In spite of exorbitant costs, such a proposition has attracted a relatively high number of clients; as of August 2006, Alcor had 809 clients or "patients", as the Foundation refers to them (4). Speaking of costs, Alcor charges a hefty $120,000 for cryonic suspension of the entire body and $50,000 for neurosuspension. Part of these costs can be covered by the client's life insurance policy (3). However, there remains to be a sure guarantee whether such a preservation will work or ever end up paying off.
Nevertheless, the very process of cryonics is a fascinating look at the inner workings of the methods employed by organizations like Alcor. As soon as a client dies, cryonic technicians perform CPR on the corpse to promote blood flow, they place the body in a heart-lung machine where the blood is cooled to 15 degrees Celsius, and then the technicians inject drugs such as calcium channel blockers into the body, which serves to increase blood flow to the heart and other vital organs.
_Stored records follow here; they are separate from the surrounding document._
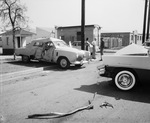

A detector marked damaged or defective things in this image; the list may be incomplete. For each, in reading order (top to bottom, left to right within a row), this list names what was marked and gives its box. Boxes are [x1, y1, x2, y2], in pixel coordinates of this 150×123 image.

damaged studebaker car [14, 37, 90, 68]
damaged mercury car [14, 37, 90, 68]
damaged studebaker car [98, 43, 150, 90]
damaged mercury car [98, 43, 150, 90]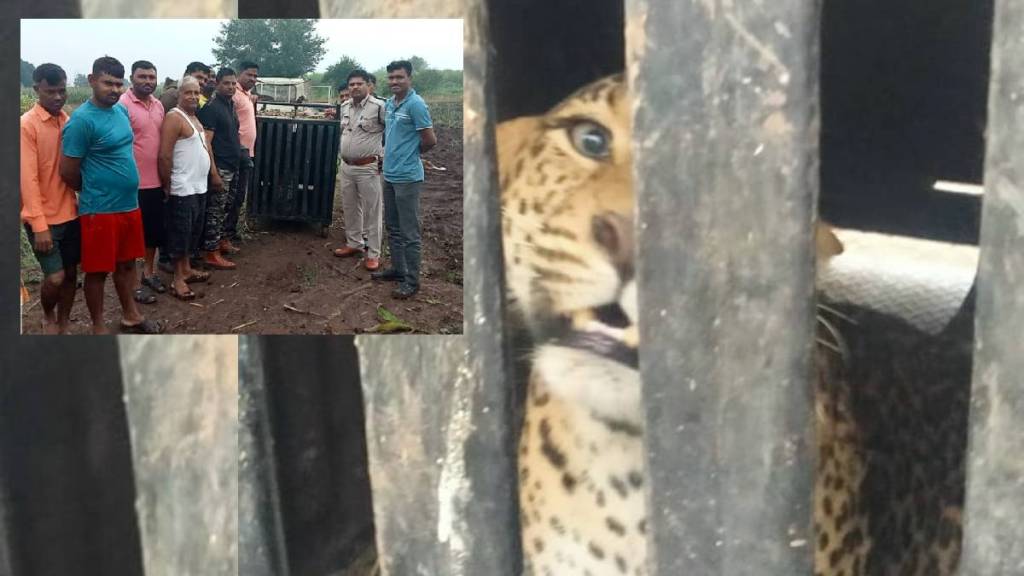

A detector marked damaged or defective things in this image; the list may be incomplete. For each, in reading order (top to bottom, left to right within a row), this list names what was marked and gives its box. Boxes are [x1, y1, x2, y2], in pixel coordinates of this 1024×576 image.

rusty metal bar [626, 0, 819, 569]
rusty metal bar [962, 0, 1024, 565]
When the body reaches negative 10 degrees Celsius, blood is replaced with saline solution to ensure that the body tissue does not shrink or swell and for the preservation of organs. As a final step, the client is placed in silicone oil in order to cool the body, which eventually reaches the final temperature of negative 196 degrees Celsius (2).
All of this sounds like something from a science fiction novel, if not absolutely morbid. Alcor indeed addresses such a concern on their website's FAQ page, when posed with a question suggesting neuropreservation as bad public relations. The text reads, "Neuropreservation is a powerful reminder that cryonics is really about preserving information, not appearances, and that cryonics in all forms still requires distant future technology to succeed. To the extent that neuropreservation educates people about the harsh scientific realities of cryonics, it is good public relations" (5).
In spite of such reassurances, there is no doubt that cryonic preservation is a controversial practice indeed and raises many thorny ethical questions regarding the essence of death and the development of new technologies. Hypothetically speaking, how would former cryonics clients interact with and integrate into their new populations? And in terms of religious implications, how would these newly "reanimated" individuals affect the Judeo-Christian concept of immortality? Furthermore, one might surmise, when is a person really dead? Not only is the end goal of cryonics toying with the idea of death and resurrection, but in a way, it is perhaps forging a form of time travel. Are cryonicists playing God, or are they merely trying to extend the individual's life, as medicine, life support, and other modern technologies attempt to achieve? Before these questions can be definitively answered, in the meantime, cryonicists and organizations such as Alcor remain in business. And keeping them afloat are the numerous people who believe in the marginal possibility of a literal life after death. Austin Powers isn't so farfetched, after all.
(1) Cryonics. Chapter 15.1. http://www.ucalgary.ca/~kmuldrew/cryo_course/cryo_chap15_1.html.
(2) Cryonics: Cheating Death or Just Freezing It? http://www.students.emory.edu/HYBRIDVIGOR/cryonics.htm.
(3) Wired. Cryonics Over Dead Geeks' Bodies. http://www.wired.com/culture/lifestyle/news/2001/07/45188?currentPage=2.
(4) Wikipedia. Alcor Life Extension Foundation.